On Saturday, Bassett was honored with a Life Achievement Award at the First Annual Black History Program and African American Health Fair at Sullivan County Community College.
The event was organized by Debora Hall of the Catskill Regional Medical Center, Caroline Massey of Hudson Health Services, and Ida Crawford and Esther Harris of the Sullivan County NAACP.
Bassett was born in 1921 in Virginia. His father died when he was 14. This led the tall and athletic young man to drop out of sports and take over the family’s 100-acre farm. The doctor excelled in his studies, although he called it "a tough job to get an education" from the segregated schools he attended.
"Most teachers didn’t last the whole year," he remarked.
Even so, he was promoted a couple grades ahead of his peers, due to his intelligence and work habits. Upon graduating high school, he attended the famous Tuskegee Institute. The university was founded by the great African-American leader Booker T. Washington at the end of the 19th century.
"They emphasized pulling yourself up by your own bootstraps," Bassett said of the college.
While attending school, Bassett milked 21 cows in the morning and evening so he could pay for his studies. He also received a scholarship through the National Youth Administration, set up by President Franklin Roosevelt.
It was at Tuskegee that Bassett met and worked with Carver. Bassett dealt with the more than 300 peanut butter products Carver produced with his invention of peanut butter. He learned from Carver’s work on finding a substitute for burlap – a rough string used on boats in short supply during World War II – and to clean guns.
He worked with Carver on turning motor oil into paint and creating useful products from plants and potatoes. Bassett even used to take many curious visitors on tours around the labs of Carver.
Bassett stated that Carver was not interested in money.
"He didn’t cash checks," he said.
Indeed, Carver turned down several $100,000-a-year jobs, which would be more than ten million dollars today. Carver only benefited from three patents but invented instant coffee, shaving cream, shoe polish, mayonnaise, synthetic rubber and many other products. He gave away most of his inventions, said Bassett.
Carver died in 1943, a year after after Bassett graduated from Tuskegee with a degree in Agricultural Studies.
Bassett was drafted into the United States Army’s Quartermaster Corps in 1942. His unit worked to supply the army with tools, goods, clothes, and whatever else they needed. His unit spent three months in Belgium before Germany surrendered.
After the war ended, he attended graduate school at the University of Massachusetts. He received his master’s degree in Dairy Science from there. He then attended CUNY Manhattan just to “brush up” on chemistry, biology and physics. He said people told him "not to put that on his resume because of all the communists there."
From there, he got a job as a dairy chemist, but that lasted only one year. He was accepted at Ohio State University, where he completed his doctorate in dairy technology.
Ohio State lists him as the first African-American to get a doctorate in dairy technology.

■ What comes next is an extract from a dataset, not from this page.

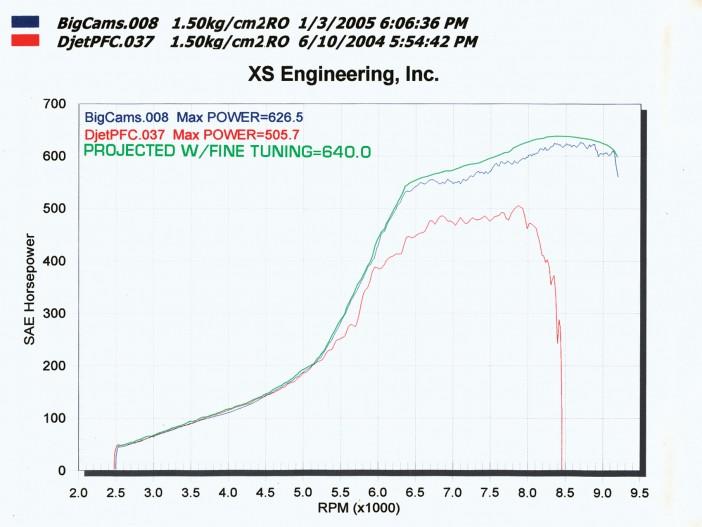 027-002-ProjectCars-ProjectGTR-12-BaseVSfinal-702x527.jpg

He received several job offers but was turned down when the businesses discovered he was not white.
Eventually, he found a job at Columbia University Medical College, where he conducted research and served as an assistant professor for seven years. He published about 4-5 publications a year.
He later left and worked with Johnson and Johnson as a senior scientist. It was at the New Jersey College of Medicine and Dentistry that Bassett finally settled down. For 18 years, he taught microbiology and researched protein chemistry, publishing several works.

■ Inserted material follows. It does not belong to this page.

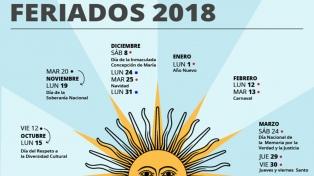 ¿Cómo será el calendario de feriados puente para 2018?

He lived in Long Island for a while but said, "You can’t bet on anything on the Long Island Expressway." So he, along with his wife Prescilla and three children, moved full-time to Grahamsville.
He is now a member of the Ellenville NAACP and the Association to Study African-American Life.
One of the most pressing issues facing the African-American community, in his view, is education.
"Something needs to be done [to educate] young kids," he adds.
And that’s his focus these days. As his daughter Lydia says of him, he’s "father of the year every year."